» **INSTRUCTION**
Extract every line of the data below that contains the string "cell", treating uppercase and lowercase letters as distinct.

━━━━━ INPUT ROWS

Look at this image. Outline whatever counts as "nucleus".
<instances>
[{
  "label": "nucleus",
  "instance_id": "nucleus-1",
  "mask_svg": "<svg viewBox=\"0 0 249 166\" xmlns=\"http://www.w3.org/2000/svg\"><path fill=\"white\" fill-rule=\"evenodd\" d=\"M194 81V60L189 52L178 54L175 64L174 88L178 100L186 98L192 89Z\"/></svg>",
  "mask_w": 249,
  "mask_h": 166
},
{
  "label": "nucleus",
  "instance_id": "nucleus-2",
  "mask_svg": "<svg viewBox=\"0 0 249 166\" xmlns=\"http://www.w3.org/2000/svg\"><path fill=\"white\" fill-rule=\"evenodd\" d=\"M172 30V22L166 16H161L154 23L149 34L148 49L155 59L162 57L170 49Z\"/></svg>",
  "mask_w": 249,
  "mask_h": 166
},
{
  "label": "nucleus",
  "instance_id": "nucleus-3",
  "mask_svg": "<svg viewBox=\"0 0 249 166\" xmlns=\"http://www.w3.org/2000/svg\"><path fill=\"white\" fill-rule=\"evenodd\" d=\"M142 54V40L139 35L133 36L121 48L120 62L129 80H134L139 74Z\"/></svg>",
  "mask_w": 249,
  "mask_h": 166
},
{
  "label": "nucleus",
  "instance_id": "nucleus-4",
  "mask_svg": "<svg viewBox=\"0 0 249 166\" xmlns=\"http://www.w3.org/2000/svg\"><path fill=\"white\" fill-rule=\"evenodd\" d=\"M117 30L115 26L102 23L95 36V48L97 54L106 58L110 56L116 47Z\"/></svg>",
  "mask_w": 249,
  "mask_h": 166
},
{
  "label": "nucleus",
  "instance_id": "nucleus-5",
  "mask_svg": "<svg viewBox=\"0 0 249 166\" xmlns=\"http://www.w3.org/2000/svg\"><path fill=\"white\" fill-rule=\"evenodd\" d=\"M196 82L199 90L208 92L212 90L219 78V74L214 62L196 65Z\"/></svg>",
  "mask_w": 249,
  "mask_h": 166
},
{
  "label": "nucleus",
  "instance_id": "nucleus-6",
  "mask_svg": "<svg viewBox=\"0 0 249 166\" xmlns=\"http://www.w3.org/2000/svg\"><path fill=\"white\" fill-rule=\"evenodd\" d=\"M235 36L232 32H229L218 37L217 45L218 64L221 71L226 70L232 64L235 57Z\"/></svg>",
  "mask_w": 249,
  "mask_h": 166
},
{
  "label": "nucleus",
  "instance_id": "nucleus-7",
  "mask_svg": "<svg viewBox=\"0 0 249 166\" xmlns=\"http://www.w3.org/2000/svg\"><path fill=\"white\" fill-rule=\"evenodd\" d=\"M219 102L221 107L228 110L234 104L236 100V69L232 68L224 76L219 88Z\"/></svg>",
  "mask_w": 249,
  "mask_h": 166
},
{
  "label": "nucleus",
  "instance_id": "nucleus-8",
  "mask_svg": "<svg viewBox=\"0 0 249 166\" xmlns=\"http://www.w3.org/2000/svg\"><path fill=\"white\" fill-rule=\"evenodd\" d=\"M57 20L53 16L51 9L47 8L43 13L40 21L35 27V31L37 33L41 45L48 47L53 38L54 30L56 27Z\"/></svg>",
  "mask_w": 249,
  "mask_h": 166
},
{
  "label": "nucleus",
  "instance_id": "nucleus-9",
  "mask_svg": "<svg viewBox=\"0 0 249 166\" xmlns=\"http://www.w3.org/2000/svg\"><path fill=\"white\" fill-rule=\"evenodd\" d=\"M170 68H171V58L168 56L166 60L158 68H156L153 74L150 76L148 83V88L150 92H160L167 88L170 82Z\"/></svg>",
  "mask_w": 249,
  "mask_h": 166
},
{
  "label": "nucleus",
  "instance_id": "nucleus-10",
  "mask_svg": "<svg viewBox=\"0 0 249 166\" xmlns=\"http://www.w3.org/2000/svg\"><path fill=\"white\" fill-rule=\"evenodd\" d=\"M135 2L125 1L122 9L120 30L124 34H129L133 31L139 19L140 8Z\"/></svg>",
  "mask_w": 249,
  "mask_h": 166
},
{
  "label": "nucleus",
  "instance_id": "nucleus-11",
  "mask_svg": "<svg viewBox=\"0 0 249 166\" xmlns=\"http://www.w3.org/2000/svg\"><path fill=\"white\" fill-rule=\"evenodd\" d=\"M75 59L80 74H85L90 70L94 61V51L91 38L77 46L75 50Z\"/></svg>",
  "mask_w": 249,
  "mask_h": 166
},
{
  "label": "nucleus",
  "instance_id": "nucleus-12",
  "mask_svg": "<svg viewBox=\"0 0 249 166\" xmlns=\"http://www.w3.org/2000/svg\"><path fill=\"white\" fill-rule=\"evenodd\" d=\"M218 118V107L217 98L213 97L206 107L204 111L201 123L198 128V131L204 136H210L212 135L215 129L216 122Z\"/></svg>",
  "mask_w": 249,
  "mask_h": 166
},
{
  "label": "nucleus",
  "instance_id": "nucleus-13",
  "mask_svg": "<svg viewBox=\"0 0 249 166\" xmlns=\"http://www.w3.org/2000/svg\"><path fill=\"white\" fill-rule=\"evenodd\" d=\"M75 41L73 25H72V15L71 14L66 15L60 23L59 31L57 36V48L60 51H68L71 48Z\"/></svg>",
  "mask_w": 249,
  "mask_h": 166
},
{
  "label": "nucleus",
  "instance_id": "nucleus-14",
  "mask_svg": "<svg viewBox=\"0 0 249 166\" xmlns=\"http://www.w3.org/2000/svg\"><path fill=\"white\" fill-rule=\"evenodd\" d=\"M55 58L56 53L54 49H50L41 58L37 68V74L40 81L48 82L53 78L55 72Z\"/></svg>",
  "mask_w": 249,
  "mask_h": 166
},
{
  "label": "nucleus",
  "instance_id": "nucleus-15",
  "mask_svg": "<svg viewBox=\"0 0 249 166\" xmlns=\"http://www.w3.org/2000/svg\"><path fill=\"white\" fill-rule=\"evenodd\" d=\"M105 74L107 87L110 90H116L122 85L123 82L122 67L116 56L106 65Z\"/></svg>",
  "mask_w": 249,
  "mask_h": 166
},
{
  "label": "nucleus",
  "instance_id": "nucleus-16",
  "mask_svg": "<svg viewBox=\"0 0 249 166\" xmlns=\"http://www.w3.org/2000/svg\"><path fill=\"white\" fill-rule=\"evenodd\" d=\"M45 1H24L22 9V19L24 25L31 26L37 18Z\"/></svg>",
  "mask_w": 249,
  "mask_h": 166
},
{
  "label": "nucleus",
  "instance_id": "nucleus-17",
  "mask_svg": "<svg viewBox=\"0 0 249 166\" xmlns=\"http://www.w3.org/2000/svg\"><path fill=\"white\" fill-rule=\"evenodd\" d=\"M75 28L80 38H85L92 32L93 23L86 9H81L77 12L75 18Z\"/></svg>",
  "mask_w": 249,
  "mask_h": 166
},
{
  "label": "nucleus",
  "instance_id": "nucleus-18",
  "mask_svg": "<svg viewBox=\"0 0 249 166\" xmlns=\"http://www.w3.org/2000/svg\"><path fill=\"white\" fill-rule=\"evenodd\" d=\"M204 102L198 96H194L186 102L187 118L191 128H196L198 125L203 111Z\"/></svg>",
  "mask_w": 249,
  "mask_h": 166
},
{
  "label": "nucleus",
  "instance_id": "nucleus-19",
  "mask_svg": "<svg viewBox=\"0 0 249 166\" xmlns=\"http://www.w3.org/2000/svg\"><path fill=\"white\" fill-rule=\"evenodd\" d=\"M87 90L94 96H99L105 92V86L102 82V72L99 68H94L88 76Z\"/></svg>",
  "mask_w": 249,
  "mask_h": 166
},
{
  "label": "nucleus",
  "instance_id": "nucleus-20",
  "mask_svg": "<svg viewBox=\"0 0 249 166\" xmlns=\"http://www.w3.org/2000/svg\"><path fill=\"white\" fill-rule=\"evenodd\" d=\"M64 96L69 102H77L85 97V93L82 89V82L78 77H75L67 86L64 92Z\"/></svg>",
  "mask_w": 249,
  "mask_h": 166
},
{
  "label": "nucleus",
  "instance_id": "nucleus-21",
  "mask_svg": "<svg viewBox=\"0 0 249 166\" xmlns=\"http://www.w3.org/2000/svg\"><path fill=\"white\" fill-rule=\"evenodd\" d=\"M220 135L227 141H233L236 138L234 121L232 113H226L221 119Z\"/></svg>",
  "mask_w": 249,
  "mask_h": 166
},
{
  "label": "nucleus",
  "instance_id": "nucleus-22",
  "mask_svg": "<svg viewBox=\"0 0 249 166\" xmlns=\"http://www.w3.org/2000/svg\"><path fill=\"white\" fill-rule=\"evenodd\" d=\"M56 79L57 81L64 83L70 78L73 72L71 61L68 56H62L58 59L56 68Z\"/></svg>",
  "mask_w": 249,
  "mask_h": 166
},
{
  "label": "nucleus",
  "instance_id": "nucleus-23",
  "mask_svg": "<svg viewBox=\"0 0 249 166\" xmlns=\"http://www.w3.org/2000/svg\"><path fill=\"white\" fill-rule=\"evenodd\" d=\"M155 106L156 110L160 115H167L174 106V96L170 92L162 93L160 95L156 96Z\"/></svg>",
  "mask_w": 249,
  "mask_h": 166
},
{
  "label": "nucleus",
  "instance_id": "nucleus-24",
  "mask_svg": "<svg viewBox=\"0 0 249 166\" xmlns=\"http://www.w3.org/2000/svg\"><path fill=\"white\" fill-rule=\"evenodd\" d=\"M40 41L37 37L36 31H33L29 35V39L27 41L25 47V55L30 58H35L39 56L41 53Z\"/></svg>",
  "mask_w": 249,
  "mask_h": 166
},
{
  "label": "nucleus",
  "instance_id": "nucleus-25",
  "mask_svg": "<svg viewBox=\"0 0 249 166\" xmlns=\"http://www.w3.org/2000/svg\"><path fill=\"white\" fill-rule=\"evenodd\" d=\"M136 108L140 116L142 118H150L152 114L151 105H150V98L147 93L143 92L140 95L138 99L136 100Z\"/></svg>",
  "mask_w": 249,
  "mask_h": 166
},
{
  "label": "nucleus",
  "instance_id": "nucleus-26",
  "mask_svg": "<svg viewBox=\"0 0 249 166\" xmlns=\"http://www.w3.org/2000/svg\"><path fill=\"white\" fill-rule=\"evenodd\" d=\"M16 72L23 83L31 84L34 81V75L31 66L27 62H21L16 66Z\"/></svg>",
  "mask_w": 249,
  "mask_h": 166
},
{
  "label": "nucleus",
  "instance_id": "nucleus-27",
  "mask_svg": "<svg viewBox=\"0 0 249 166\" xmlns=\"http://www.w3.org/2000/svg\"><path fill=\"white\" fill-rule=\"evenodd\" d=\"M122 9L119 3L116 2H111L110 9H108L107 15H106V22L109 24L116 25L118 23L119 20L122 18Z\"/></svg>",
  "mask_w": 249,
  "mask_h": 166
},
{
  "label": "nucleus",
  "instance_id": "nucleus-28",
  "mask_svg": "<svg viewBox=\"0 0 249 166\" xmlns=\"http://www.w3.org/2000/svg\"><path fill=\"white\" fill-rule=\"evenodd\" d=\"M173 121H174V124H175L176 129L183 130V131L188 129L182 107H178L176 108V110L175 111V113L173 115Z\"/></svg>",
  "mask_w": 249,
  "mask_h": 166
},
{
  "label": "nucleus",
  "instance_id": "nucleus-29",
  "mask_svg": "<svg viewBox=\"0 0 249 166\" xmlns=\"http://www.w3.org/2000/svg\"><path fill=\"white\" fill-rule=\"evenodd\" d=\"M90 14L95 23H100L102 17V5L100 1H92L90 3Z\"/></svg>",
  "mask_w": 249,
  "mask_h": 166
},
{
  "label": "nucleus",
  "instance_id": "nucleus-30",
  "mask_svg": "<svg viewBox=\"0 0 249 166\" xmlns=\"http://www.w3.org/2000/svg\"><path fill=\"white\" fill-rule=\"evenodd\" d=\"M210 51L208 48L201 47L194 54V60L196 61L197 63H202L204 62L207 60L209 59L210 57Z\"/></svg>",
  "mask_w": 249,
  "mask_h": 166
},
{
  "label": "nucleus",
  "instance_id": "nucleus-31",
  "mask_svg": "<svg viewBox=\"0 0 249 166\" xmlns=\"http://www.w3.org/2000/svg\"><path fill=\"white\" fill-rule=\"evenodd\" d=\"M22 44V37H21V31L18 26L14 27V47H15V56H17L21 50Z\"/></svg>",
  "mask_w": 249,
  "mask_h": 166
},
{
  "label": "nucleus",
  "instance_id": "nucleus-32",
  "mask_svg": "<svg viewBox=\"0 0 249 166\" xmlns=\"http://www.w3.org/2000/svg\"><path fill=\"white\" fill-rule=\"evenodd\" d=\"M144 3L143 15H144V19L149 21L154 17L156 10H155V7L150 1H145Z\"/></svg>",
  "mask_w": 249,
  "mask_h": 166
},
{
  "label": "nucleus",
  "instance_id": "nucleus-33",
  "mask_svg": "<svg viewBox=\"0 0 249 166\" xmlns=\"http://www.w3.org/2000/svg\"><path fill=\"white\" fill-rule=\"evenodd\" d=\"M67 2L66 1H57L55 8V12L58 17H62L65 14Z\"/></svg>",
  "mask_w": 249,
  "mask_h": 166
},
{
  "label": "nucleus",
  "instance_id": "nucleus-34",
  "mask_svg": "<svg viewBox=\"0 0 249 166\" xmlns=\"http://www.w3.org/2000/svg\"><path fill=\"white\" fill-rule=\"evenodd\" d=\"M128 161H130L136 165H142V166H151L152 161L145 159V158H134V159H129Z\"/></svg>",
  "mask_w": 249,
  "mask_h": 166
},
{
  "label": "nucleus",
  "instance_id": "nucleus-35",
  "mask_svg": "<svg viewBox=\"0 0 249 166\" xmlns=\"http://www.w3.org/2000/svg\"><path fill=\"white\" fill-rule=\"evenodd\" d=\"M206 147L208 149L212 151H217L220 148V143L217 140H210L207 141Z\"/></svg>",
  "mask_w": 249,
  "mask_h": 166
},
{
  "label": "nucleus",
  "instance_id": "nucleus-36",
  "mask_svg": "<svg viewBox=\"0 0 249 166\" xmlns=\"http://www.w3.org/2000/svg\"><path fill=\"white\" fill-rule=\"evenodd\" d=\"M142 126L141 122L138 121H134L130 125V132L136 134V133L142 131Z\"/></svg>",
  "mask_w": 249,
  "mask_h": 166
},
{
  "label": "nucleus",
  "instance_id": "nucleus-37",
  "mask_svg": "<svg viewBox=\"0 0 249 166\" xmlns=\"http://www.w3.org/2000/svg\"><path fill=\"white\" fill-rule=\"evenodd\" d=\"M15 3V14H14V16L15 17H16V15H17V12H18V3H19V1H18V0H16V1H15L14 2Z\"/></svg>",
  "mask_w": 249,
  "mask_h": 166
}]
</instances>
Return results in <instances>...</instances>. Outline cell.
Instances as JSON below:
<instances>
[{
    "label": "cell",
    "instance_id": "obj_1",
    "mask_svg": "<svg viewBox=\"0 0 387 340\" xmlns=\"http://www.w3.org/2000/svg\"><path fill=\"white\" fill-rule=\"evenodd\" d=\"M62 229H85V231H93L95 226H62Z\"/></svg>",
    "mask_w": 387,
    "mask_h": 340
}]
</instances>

━━━━━━━━━━

» **COMPLETE ANSWER**
Return results in <instances>...</instances>. Outline cell.
    "label": "cell",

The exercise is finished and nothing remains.